Description of the task:
In the listing below, the lines starting with the line with "genus: Oryx" and going on through the line with "scientific name: Odocoileus virginianus" are to be reproduced exactly, and only those.

Data for this task:
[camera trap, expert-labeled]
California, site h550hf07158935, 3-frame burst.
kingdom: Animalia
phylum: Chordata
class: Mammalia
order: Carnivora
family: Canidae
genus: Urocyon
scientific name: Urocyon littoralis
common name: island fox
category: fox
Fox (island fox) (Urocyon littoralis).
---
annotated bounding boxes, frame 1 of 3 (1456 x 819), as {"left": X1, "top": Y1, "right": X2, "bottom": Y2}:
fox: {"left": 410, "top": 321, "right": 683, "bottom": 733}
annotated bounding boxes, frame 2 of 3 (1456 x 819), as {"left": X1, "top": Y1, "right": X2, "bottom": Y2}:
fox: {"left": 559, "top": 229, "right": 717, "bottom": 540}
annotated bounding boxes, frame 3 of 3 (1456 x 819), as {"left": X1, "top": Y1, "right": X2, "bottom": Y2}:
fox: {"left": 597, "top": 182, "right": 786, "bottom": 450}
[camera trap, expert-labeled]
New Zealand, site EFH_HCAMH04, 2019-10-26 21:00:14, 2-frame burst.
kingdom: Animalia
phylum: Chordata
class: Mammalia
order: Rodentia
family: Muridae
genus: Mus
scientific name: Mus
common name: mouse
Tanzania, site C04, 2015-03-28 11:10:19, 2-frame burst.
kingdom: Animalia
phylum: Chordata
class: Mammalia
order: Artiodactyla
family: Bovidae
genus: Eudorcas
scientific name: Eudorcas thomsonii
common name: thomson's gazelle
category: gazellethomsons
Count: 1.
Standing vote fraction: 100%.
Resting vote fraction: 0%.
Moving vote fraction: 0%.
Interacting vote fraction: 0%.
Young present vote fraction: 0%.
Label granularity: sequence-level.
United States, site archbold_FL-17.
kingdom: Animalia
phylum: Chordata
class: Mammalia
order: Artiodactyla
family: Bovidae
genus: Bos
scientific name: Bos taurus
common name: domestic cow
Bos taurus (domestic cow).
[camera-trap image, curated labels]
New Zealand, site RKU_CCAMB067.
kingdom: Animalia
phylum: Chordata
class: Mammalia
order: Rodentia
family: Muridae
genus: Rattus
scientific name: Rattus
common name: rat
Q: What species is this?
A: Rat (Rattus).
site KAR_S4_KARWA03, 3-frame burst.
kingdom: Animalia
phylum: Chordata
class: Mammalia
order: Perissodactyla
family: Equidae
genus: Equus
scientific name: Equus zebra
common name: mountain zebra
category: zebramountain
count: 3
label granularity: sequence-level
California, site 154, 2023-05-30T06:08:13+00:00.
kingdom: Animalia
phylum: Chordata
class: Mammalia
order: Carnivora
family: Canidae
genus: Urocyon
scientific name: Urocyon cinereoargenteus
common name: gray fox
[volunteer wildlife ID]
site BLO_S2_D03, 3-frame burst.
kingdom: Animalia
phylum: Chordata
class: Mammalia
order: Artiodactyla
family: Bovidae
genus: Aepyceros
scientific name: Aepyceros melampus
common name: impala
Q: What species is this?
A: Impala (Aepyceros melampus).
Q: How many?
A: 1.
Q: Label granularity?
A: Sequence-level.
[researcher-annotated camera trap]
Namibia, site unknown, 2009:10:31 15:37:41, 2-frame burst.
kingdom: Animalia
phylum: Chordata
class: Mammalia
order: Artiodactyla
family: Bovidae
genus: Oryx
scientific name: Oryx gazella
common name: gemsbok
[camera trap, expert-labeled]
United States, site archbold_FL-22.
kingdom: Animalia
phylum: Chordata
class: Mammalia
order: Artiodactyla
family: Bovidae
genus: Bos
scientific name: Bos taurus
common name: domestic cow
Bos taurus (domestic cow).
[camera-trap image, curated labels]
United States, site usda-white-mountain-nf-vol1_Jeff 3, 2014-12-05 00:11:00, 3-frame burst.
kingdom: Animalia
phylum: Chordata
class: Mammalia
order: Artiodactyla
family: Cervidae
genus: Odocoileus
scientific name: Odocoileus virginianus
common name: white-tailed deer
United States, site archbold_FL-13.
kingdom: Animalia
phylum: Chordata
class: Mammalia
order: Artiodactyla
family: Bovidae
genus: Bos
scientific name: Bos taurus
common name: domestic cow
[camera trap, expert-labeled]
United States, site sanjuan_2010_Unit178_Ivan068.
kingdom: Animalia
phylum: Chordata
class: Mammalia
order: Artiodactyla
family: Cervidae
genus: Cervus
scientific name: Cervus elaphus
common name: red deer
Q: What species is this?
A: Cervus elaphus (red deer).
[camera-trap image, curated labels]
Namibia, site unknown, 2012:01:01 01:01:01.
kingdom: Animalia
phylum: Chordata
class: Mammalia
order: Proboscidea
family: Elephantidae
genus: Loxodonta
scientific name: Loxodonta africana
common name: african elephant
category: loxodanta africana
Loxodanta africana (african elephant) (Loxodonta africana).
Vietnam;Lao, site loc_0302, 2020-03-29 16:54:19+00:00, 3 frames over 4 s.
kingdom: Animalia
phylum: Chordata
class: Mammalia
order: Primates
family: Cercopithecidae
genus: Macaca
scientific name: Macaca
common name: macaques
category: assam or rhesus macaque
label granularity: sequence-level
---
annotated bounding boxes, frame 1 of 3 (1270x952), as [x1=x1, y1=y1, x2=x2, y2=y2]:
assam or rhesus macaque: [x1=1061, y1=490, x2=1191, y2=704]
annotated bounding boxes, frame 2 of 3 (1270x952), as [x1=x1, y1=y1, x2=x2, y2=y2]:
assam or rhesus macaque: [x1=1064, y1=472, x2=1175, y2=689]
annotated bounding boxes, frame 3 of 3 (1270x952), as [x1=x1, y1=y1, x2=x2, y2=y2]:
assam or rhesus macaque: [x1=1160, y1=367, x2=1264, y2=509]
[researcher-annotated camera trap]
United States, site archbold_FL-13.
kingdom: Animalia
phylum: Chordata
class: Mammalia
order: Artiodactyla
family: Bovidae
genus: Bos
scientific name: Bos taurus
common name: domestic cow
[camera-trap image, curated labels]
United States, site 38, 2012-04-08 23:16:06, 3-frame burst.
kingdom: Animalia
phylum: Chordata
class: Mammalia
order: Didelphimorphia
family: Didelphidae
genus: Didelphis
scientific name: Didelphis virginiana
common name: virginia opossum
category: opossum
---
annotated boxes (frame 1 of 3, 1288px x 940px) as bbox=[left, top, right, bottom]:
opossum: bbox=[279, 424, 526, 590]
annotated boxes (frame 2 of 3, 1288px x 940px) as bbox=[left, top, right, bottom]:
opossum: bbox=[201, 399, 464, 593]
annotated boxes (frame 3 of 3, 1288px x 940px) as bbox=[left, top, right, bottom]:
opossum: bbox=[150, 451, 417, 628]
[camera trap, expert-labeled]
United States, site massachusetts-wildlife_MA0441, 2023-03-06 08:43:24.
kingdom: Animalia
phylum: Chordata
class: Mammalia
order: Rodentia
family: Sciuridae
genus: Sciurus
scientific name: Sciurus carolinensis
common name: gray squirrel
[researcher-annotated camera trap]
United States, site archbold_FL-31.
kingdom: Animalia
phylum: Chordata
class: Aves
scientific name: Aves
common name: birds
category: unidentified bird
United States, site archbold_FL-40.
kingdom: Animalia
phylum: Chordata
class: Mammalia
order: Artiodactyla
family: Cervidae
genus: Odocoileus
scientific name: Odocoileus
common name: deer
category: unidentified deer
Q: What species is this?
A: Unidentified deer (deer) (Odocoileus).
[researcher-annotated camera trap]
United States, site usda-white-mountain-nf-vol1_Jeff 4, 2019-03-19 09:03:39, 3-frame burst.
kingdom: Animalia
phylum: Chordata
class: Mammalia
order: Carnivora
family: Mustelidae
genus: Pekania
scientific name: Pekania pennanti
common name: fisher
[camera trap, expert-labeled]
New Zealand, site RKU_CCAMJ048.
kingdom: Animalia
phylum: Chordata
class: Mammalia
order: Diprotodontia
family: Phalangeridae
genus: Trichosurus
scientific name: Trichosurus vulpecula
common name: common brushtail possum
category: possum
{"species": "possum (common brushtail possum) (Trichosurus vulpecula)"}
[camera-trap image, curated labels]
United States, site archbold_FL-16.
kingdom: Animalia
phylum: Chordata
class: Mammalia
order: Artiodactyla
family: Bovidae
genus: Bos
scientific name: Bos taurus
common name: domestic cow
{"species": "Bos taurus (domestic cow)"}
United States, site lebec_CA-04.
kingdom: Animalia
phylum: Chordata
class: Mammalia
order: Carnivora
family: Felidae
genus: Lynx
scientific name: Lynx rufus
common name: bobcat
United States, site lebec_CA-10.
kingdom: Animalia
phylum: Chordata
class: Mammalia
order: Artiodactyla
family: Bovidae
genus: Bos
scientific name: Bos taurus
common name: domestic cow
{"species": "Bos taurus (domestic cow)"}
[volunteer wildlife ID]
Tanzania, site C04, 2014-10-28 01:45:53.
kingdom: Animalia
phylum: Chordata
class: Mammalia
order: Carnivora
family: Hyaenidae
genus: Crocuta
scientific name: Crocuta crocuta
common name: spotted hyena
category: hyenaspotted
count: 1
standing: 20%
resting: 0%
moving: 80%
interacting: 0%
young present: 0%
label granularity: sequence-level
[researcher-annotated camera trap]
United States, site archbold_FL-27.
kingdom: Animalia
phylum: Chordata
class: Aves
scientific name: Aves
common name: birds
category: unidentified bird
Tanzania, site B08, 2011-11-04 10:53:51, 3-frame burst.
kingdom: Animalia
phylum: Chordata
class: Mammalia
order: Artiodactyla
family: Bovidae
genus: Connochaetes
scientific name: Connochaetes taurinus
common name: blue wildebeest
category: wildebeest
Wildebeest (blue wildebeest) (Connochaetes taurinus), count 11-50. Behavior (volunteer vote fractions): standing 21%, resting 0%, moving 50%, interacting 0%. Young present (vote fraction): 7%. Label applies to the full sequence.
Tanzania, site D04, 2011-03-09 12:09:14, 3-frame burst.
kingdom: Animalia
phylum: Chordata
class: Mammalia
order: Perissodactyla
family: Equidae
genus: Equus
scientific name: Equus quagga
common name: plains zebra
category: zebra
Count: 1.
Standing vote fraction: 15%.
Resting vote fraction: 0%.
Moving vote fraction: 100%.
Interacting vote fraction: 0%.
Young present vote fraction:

Expected output:
genus: Oryx
scientific name: Oryx gazella
common name: gemsbok
[camera trap, expert-labeled]
United States, site archbold_FL-22.
kingdom: Animalia
phylum: Chordata
class: Mammalia
order: Artiodactyla
family: Bovidae
genus: Bos
scientific name: Bos taurus
common name: domestic cow
Bos taurus (domestic cow).
[camera-trap image, curated labels]
United States, site usda-white-mountain-nf-vol1_Jeff 3, 2014-12-05 00:11:00, 3-frame burst.
kingdom: Animalia
phylum: Chordata
class: Mammalia
order: Artiodactyla
family: Cervidae
genus: Odocoileus
scientific name: Odocoileus virginianus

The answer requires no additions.